Em 2005, Khrzhanovsky decidiu filmar um filme biográfico sobre o cientista soviético Lev Landau, um físico ganhador do Prêmio Nobel e fervoroso defensor do amor livre. O apelido de Landau, "Dau", serviu de inspiração para o título do projeto.
Em 2009, o filme aparentemente direto se transformou em um projeto de proporções inéditas: como James Meek reconta para a London Review of Books, Khrzhanovsky ergueu um enorme conjunto na cidade ucraniana de Kharkiv, a antiga casa e base de pesquisa de Landau, e recrutou centenas de voluntários para povoar sua cidade improvisada durante as filmagens.

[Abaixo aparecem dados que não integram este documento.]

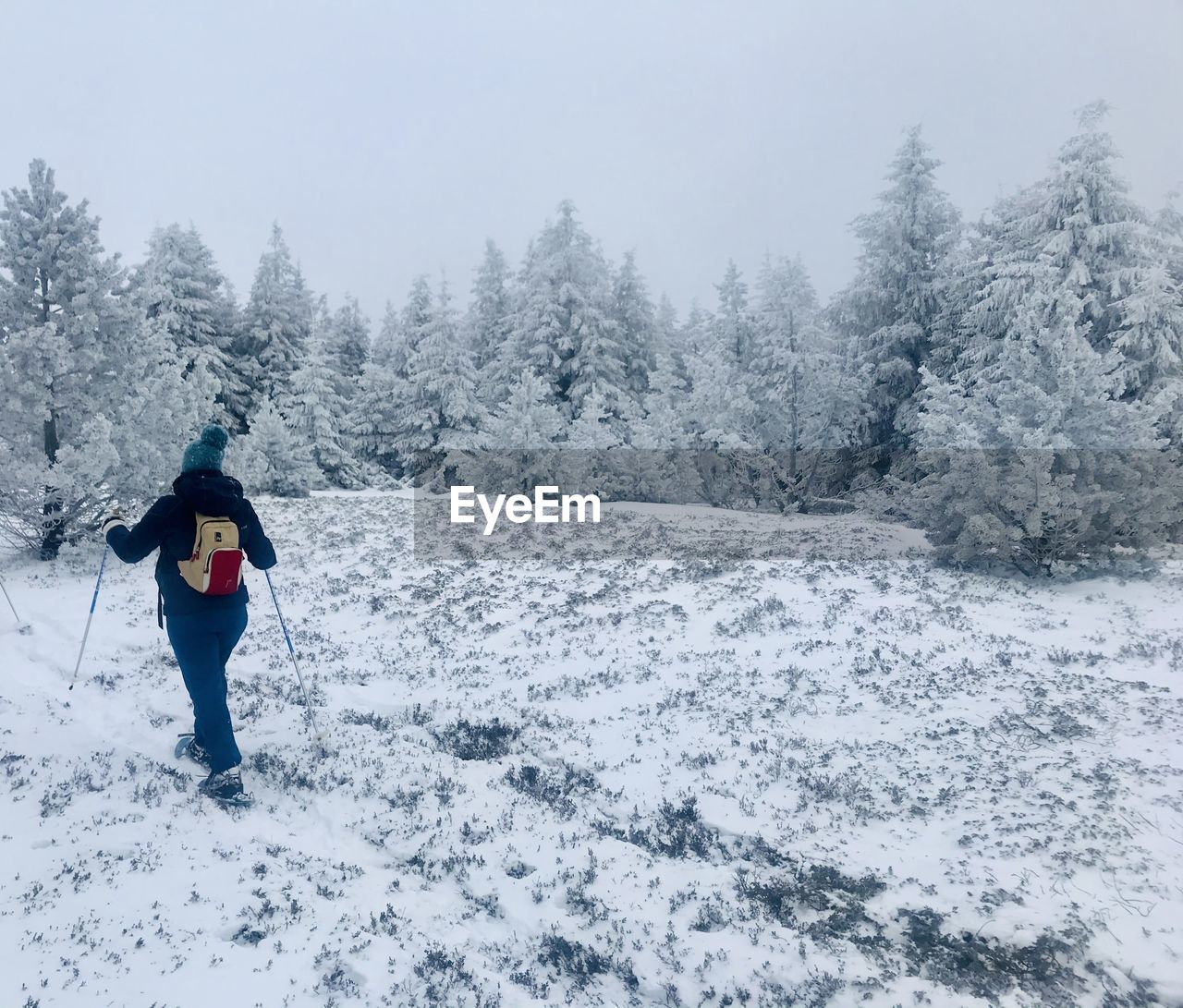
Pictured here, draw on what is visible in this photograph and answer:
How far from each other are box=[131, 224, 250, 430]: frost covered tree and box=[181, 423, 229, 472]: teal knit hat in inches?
1199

A comunidade tornou-se conhecida como o Instituto e, de 2009 a 2011, seus “moradores” agiram como se estivessem realmente vivendo na União Soviética na metade do século 20, evitando smartphones, mídias sociais e práticas anacrônicas similares. Aqueles tentados pelas invenções do século XXI sabiam que Khrzhanovsky, que havia equipado o aparelho com câmeras de vigilância, estava sempre observando, pronto para distribuir punições que iam de simples multas a duros interrogatórios que terminavam em confinamento ao lado de detentos da cadeia local de Kharkiv.

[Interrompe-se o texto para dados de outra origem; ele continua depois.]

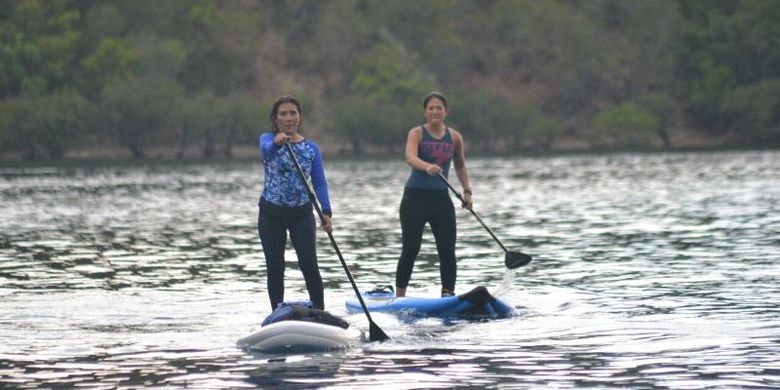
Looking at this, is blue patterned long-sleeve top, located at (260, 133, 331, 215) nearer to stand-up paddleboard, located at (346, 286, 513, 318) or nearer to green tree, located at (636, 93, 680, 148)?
stand-up paddleboard, located at (346, 286, 513, 318)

“Centenas de voluntários, poucos deles atores profissionais, foram filmados vivendo, dormindo, comendo, fofocando, trabalhando, amando, traindo um ao outro e sendo punidos em caráter, em traje, sem nada por meio de um roteiro”, escreve Meek.
Ao longo da filmagem de dois anos, várias figuras notáveis “infiltraram” o Instituto. Marina Abramović, a autoproclamada “avó da performance art”, e o diretor alemão Tom Tykwer, ambos filmaram os segmentos que serão apresentados na próxima instalação. O jornalista russo Michael Idov escreveu uma reportagem do GQ detalhando a vida no set, que ele descreveu como um “panopticon” que tende a atrair participantes com toda a finesse de uma flytrap de Vênus.
Alguns membros da tripulação deixaram suas carreiras para trás, a fim de viver em tempo integral em Kharkov. Outros trouxeram suas famílias para o set, ou até mesmo começaram novas famílias neste mundo simulado.
O projeto de Khrzhanovsky não está isento de controvérsias: a história de Idov continha uma conta de uma tripulação feminina sobre uma entrevista de trabalho sexualmente inapropriada com a diretora que a deixou “tremendo incontrolavelmente com desgosto”. Outro ex-funcionário observou: “Trabalhar aqui é como ser aquele cara que queria ser morto e comido, e encontrar um maníaco que queira matar e comer você. Reciprocidade perfeita.
Após os relatos da instalação do Muro de Berlim, o jornal local Der Tagesspiegel também publicou uma investigação sugerindo que grande parte do financiamento para o projeto do filme original e para a próxima instalação vem de Sergey Adoniev, um empresário russo conhecido como membro do Vladimir Putin. Círculo interior.
Ainda assim, "Dau Freiheit" está pronto para seguir em frente. A instalação contará com a estréia mundial do filme de Khrzhanovsky, que foi preso na produção desde o final do filme, e promete ser, segundo o diretor do Berliner Festspiele, Thomas Oberender, “uma mistura de experimento social, experimento artístico e ... um impressionante forma de construção do mundo ”.
O objetivo geral do projeto, concluíram os organizadores em uma coletiva de imprensa, é lançar "um debate político e social sobre liberdade e totalitarismo, vigilância, coexistência e identidade nacional".